SARU [Kumpulan Cerita]

Rizky Anna
Chapter #7

Kacuk


“TUMBEN pagi-pagi sudah wangi, mau jual diri ke mana lagi?”

Terdengar suara dari belakang, serak dan tak beraturan. Kulihat Suri menggeliat di balik selimutnya yang tipis, lalu mematikan kipas yang terpatri di dinding. Jika bukan demi kongsi biaya kos, sebetulnya aku lebih senang tidur sendirian.

Tak mendengar sepatah pun jawaban dariku, Suri lantas beranjak mendekat. Matanya melirik tajam ke arah pakaian yang tergantung di pintu almari.

“Lo mau pakai ini?”

Aku hanya berdeham.

“Enggak sekalian bugil?”

“Maunya sih begitu.” Kujawab asal saja, malas ribut dengannya pada pagi buta.

“Hera, kalau lo mau sinting, setidaknya jangan dipertontonkan begitu lah.” Suri terus berceracau. “Masa mau pergi pakai baju jaring-jaring begini? Pasti enggak pakai manset buat dalaman ‘kan? Mana ukurannya pendek banget. Selain norak, lo juga jadi kelihatan miskin. Baju kurang bahan kok dipakai.”

Suri, sungguh, aku tak peduli.

Sebetulnya, Suri orang yang baik. Dia sering membawakan makan malam untukku, meski hanya sebungkus nasi rames. Akan tetapi, aku tidak bisa menoleransi sifatnya yang suka ikut campur itu. Namun, karena aku malas mendebatnya, maka kubiarkan ia berkhotbah dengan mulut bau jigong.

Aku lebih tertarik mengobok tas make up dan menyoret-coret wajahku dengan riasan. Sembari mengabaikan Suri yang terus memberikan siraman rohani, kuraih botol minum yang berdiri tak jauh dari kasur. Kubuka tutupnya, lalu memasukkan seluruh bibirku ke dalam moncongnya. Kusedot udara di dalam botol selama beberapa saat, tutorial low budget untuk membikin bibir tampak tebal. Kutemukan trik ini dari video pendek yang muncul di linimasa media maya. Lantas, memoleskan gincu berwarna saga agar tampak lebih membara. Uh….

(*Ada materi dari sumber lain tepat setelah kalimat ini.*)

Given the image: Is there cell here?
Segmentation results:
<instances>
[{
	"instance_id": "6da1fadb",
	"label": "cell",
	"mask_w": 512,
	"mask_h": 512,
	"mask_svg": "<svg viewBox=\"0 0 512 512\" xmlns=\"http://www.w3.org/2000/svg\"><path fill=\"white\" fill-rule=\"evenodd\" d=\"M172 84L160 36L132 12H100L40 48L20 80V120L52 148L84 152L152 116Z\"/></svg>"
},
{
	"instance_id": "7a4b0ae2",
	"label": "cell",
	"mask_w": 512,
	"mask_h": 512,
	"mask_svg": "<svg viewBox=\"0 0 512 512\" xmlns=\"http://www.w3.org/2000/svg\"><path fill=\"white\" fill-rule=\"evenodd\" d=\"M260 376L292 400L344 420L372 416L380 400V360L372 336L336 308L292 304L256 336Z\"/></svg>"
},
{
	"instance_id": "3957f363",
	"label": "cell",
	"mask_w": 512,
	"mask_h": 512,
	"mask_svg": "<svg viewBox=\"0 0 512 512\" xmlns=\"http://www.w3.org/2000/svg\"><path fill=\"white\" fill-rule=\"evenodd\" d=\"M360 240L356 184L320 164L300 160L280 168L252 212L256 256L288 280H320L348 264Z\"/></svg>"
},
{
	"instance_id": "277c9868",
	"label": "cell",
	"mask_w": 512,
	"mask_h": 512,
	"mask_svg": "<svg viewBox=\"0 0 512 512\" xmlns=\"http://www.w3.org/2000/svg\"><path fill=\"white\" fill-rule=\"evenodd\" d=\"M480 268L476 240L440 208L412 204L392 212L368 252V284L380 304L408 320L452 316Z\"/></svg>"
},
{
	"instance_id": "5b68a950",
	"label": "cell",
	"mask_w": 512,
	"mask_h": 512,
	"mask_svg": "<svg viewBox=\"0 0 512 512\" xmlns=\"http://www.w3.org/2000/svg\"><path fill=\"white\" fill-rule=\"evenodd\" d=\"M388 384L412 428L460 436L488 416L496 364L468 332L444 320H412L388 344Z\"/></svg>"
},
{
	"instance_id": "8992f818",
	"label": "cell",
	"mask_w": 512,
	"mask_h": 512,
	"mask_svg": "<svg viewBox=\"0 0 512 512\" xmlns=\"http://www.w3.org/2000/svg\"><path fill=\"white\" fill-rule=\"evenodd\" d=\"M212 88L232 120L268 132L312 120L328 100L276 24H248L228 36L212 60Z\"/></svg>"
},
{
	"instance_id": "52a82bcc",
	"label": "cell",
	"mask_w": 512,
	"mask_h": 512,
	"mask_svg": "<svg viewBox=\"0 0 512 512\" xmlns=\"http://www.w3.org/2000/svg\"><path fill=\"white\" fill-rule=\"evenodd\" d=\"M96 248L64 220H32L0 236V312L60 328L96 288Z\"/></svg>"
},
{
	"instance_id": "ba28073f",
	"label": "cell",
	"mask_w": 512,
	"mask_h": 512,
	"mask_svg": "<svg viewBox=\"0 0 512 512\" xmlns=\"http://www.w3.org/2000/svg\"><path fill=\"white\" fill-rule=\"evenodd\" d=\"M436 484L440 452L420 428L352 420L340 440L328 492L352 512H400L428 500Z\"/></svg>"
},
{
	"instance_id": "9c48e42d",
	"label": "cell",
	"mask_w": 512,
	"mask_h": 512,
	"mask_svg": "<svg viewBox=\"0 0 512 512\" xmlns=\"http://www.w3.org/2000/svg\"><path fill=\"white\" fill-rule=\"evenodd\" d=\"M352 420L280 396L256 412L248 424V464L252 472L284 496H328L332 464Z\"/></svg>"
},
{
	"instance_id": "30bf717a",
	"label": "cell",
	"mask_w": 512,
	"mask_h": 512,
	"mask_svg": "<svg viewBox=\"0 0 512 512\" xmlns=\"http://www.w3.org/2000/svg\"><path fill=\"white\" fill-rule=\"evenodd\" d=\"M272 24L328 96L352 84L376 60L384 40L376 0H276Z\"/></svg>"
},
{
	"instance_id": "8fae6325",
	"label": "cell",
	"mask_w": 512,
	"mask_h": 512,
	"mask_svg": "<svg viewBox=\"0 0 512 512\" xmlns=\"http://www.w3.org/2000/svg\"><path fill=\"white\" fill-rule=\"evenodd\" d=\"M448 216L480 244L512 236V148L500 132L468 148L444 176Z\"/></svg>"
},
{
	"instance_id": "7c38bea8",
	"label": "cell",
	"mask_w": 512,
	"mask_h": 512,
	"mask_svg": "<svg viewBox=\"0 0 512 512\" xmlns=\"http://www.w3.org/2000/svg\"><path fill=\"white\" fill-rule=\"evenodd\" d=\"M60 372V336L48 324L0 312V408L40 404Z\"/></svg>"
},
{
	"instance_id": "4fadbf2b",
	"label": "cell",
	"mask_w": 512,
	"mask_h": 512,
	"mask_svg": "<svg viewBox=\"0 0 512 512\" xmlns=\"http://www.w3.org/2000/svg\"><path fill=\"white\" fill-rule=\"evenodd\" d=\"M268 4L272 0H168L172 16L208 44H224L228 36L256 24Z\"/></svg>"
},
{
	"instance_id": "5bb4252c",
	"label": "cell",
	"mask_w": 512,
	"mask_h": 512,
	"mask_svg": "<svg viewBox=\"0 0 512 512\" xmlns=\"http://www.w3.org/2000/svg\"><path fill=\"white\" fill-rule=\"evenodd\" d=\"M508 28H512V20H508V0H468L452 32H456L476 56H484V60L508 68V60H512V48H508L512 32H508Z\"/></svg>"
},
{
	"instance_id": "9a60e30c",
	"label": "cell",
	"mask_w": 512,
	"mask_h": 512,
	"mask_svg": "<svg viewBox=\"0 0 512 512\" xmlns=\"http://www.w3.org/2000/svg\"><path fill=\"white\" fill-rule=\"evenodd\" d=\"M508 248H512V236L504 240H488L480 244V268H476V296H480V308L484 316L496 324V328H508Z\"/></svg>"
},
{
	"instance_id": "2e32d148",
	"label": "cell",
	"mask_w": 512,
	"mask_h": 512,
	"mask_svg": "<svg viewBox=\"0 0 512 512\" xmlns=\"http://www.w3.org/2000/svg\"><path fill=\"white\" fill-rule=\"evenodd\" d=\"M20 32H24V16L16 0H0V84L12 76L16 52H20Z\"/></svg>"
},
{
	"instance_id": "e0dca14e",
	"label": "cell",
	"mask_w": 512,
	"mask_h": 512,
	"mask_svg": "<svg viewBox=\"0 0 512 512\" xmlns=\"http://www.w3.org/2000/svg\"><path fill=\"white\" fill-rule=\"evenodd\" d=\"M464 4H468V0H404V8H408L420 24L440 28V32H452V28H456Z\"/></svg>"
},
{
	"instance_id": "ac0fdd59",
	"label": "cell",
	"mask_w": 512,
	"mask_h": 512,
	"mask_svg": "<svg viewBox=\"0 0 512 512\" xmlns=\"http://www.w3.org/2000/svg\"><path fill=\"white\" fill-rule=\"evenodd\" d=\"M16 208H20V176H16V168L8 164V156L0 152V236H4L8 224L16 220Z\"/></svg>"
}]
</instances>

Saat aku mengganti piyama dengan pakaian “kurang bahan”, Suri seketika terdiam. Sepertinya Suri mulai sadar bahwa sampai bibirnya ndower pun, khotbahnya tidak akan memengaruhi pilihanku.

Selepas menyemprotkan parfum ke belakang telinga dan tengah-tengah payudara, aku segera melesat meninggalkan Suri yang masih menganga. Aku tak sabar bertemu dengan dunia yang serba edan di luar sana.

***

Hari ini aku tak pergi jauh. Hanya ke warung kopi Mas Modol yang berjarak setengah kilometer dari kos. Satu-satunya warkop yang buka 24 jam. Bukan karena Mas Modol gila harta, tetapi justru karena warungnya makin sepi, sehingga harus buka lebih lama.

“Mas, kopi susu satu, ya.”

Mau pakai susu bubuk, susu kental manis, susu murni, atau susunya Neng Hera? Sebetulnya, jawaban itulah yang ingin kudengar dari Mas Modol. Atau, kan sudah punya dua, besar-besar pula, masih kurang, ya, Neng?

Namun, yang kudapat hanya anggukan kecil tanpa ekspresi sama sekali. Sial.

Sembari menunggu Mas Modol mengocok campuran kopi dan susu—tentu saja, dia tidak berminat mengocok susuku—aku mendaratkan pantat di bangku depan. Tepat di tengah-tengah, supaya orang yang kemari bisa langsung melihatku. Pada saat itu, mataku menangkap aneka keripik yang dibungkus kecil-kecil. Saat aku mencoba menekannya dari luar kemasan, tekstur keripik itu sudah alot. Kasihan nian, pasti mereka sudah lama menunggu pembeli di sana. Sama sepertiku, sudah lama tidak laku.